The study is aimed to enhance the productivity of microalgal culture by varying the organic and inorganic components during wastewater treatment. A model organism Chlorella pyrenoidosa (C. pyrenoidosa) was grown in four different sources of wastewater namely piggery, palm oil mill effluent (POME), mixed-kitchen, and domestic wastes. The growth efficacy of C. pyrenoidosa on POME was tested for their ability to remove nutrients. It was observed that POME showed the highest chemical oxygen demand of 700 mg L−1. Meanwhile, the piggery waste had the highest amount of total nitrogen of 590 mg L−1. C. pyrenoidosa species were reported to grow well with different nutrient sources and produce high levels of lipids. The highest content of chlorophyll a was obtained with POME (3 mg L−1) and domestic wastes (2.5 mg L−1). The optimum growth rate of C. pyrenoidosa was reported for POME as a substrate.
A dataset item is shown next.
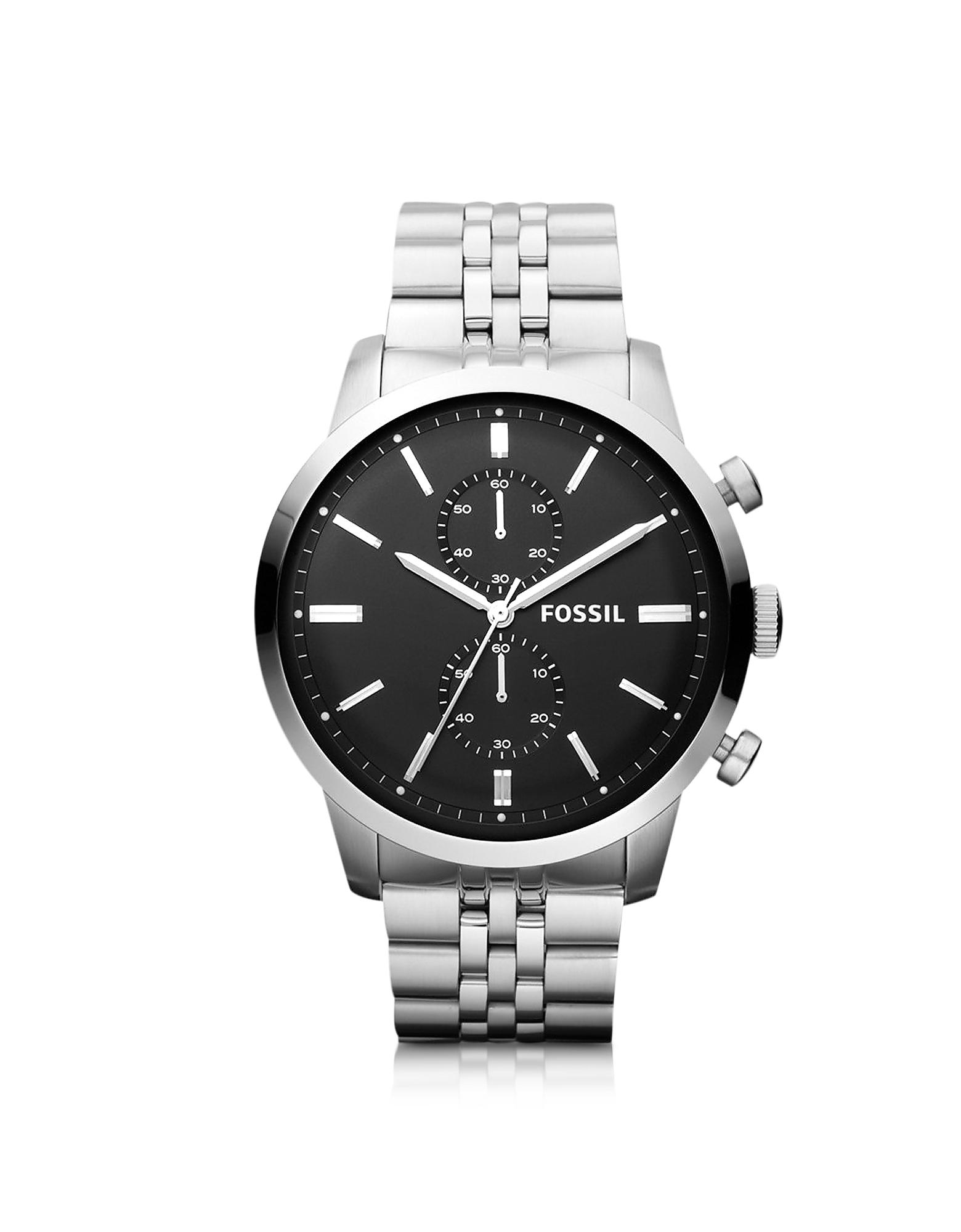 Lyst Fossil Townsman Chronograph Silver Stainless Steel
Also, the results indicated the lipid content for POME (182 mg L−1), domestic sample (148 mg L−1), piggery (0.99 mg L−1), and mixed-kitchen wastes (117 mg L−1). The results above revealed that among the tested substrates, POME could be the best alternative for C. pyrenoidosa to improve the yield of lipids and ultimately, biofuels production. Therefore, the treatment of POME in wastewater using C. pyrenoidosa can boost clean technology and energy generation. In future studies, the screening of other waste effluents is needed to cultivate the microalgae and enhance biomass production to meet increasing energy demands and waste treatment applications.
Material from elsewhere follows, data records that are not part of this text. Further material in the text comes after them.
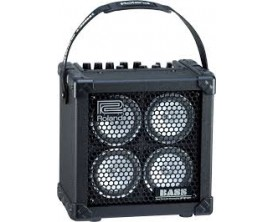 ROLAND M-CUBE-BASS-RX Micro Cube RX Bass Stereo 4 x 4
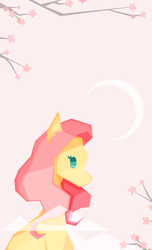Size: 1000x1641 | Tagged: artist:wo-jtekkk, cherry blossoms, cloud, crescent moon, cute, female, flower, flower blossom, fluttershy, low poly, mare, moon, pink background, pony, profile, safe, shyabetes, simple background, solo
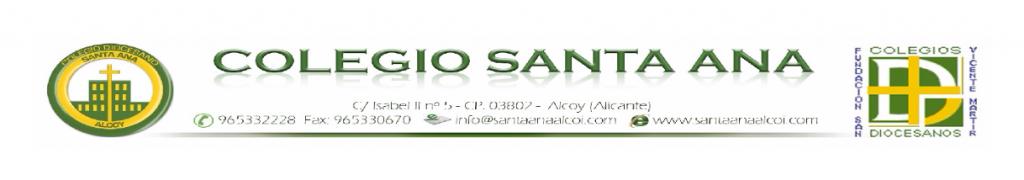 Membrete Col·legi Santa Ana Alcoi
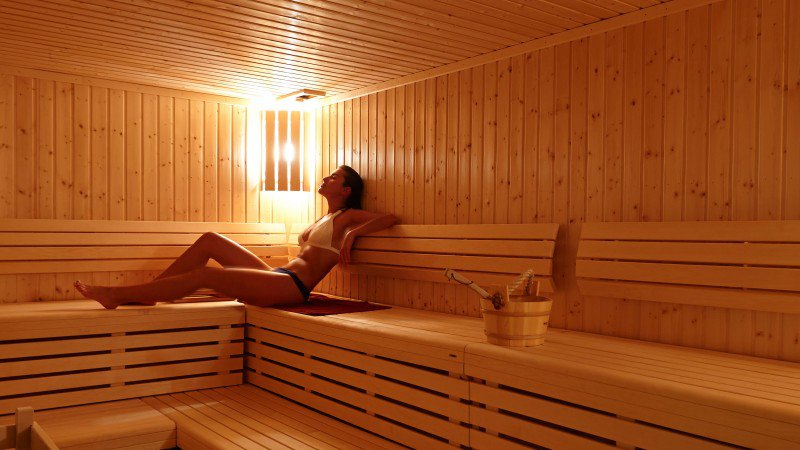 Image result for Les saunas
Chlorella pyrenoidosa Lipid content Organic substrate Wastewater 



The authors would like to thank anonymous referees and editors for their constructive comments on the initial draft of the article. Also, the authors are grateful to IPASA, RAZAK School, and MJIT at Universiti Teknologi Malaysia (UTM) for providing adequate facilities to conduct this research; as well as Algaetech Sdn. Bhd. for their generous support. The first author is a researcher of UTM under the Post-Doctoral Fellowship Scheme (PDRU Grant) for the project: “Enhancing the lipid growth in algae cultivation for biodiesel production with Vote Number: Q. J130000.21A2.03E95 and Fundamental Research Grant Scheme (FRGS) with Vote Number: R. K130000.7856.5F049”. The authors would also like to acknowledge the supports from Dr.Amirreza Talaeikhozani, Mr.Rahim Kamyab and Mr.Parsa Kamyab in the research.

Compliance with ethical standards

Conflict of interest

The authors declare that there is no conflict of interest.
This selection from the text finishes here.